Trânsito parado, na mais cénica estrada de Lanzarote que rasga campos de lava, no Parque Nacional de Timanfaya. Resultam de erupções vulcânicas que ocorreram há apenas 300 anos, logo é tudo muito intocado, numa paisagem que se estende por 5000 hectares, e muitas tonalidades de vermelho, a fazer-nos sonhar com o planeta Marte. Vale a espera? Vale.

Seguimos para Playa Blanca, onde existe ligação por ferry-boat para Fuerteventura, mas o dia já ía longo e optamos por caminhar ao longo da promenade, onde existem inúmeros restaurantes de peixe e marisco, sem esquecer a dupla ” paella & sangria”.

Playa Flamingo

Playa Blanca

A cerca de 20 minutos de carro de Playa Blanca, encontra-se  uma reserva natural com várias praias entre as quais a famosa Playa del Papagayo, com águas cristalinas, areia fina e um cenário idílico. Para entrar nesta zona protegida temos que pagar 3€, e a estrada é de terra, mas possível de atravessar mesmo sem um carro todo terreno. Por perto, existem alguns bares de praia ou como ali lhe chamam, los “Chiringuitos”.
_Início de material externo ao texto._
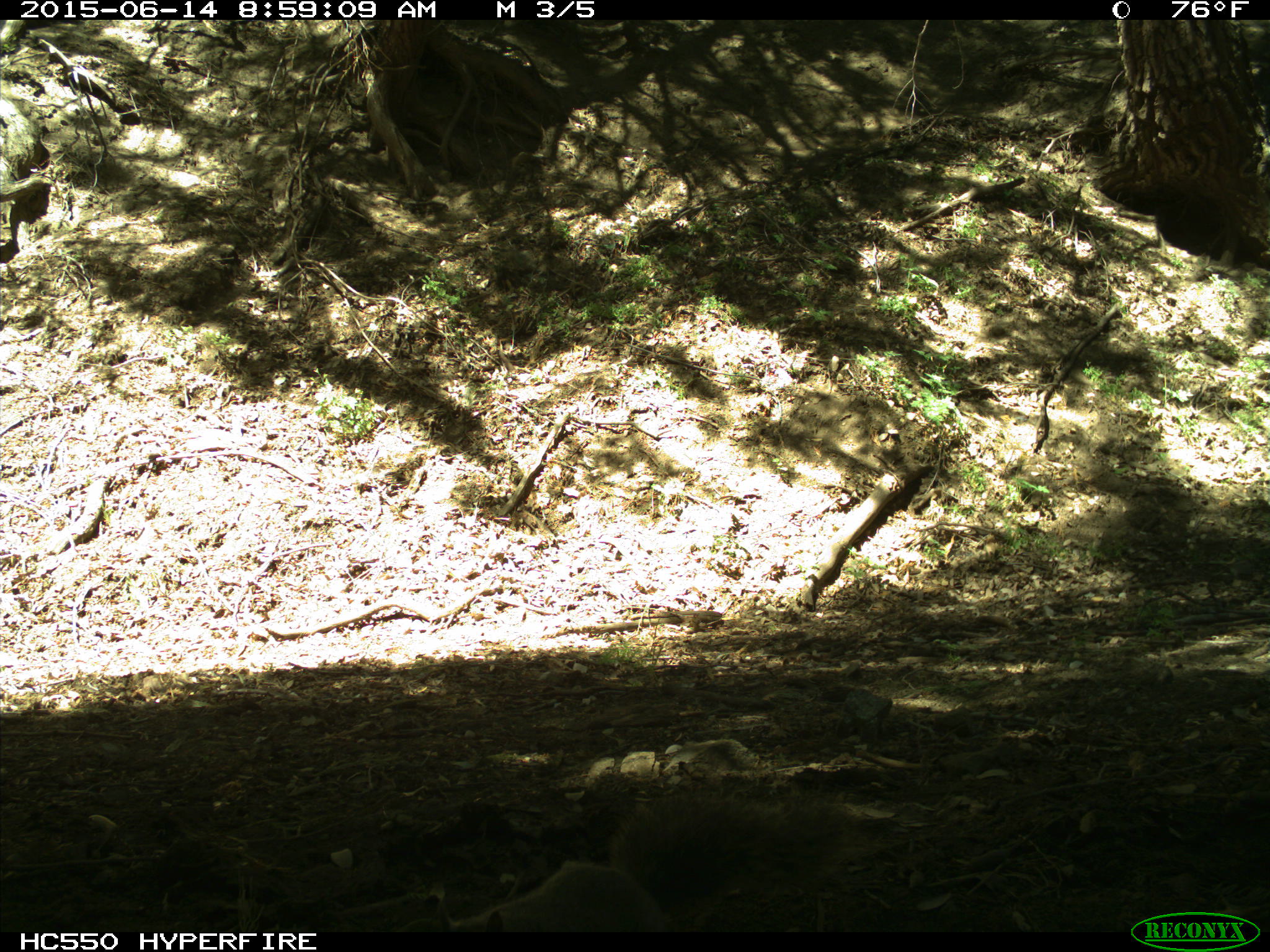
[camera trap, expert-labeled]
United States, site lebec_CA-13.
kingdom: Animalia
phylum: Chordata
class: Mammalia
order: Rodentia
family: Sciuridae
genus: Sciurus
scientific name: Sciurus carolinensis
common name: eastern gray squirrel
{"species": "Sciurus carolinensis (eastern gray squirrel)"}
Dia 3 – Nazaret e Arrecife

Nazaret, Museu Lagomar – a casa do famoso ator Omar Shariff. Conta-se que a apostou num jogo de cartas que infelizmente perdeu, e nunca mais voltou para Lanzarote. Foi construída no coração de uma pedreira vulcânica, seguindo as formas da lava, deixando a rocha visível no interior. É repleta de recantos, grutas, bares, tem escadas sobre a água, portas de ferro e esculturas enormes, além de uma abundância de plantas verdes que parecem brotar da rocha. Imagino que deve ter sido palco de festas bem” loucas”. Alguns detalhes fizeram-me lembrar a Casa de Dali na Costa Brava.
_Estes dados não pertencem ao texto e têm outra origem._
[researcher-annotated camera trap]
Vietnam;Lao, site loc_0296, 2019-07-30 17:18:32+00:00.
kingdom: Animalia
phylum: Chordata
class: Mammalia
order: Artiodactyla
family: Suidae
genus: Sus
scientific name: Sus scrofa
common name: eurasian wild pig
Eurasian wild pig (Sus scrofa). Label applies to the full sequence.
Arrecife não é particularmente bonita, mas tem zonas interessantes como El Charco de San Gines. Ali existe um grande lago com barquinhos de pescadores e vários restaurantes ao redor, onde apetece demorar, numa tarde de tapas e cerveja. Tem uma zona mais antiga com as típicas ruas pedonais, rumo à praia, e comércio.

Papas arrugadas com mojo canário

Onde ficamos?

Barceló Teguise Beach . Gostamos muito da localização junto às praias da Costa Teguise, da decoração leve mas sofisticada, da simpatia dos funcionários, e dos diversos recantos à volta da piscina.

Como lá chegar?

De momento, não existem voos diretos desde a Madeira, mas fizemos 2 voos curtos e seguidos,

na ida: Funchal- Tenerife – Lanzarote

e no regresso: Lanzarote – Gran Canária – Funchal

O que ficou por ver? Muita coisa… entre as quais a vizinha ilha Graciosa, Fuerteventura, La Geria e uma visita à Casa José Saramago em Tias, mas julgo que se deve deixar sempre algo de novo para ver, na próxima visita a Lanzarote ;).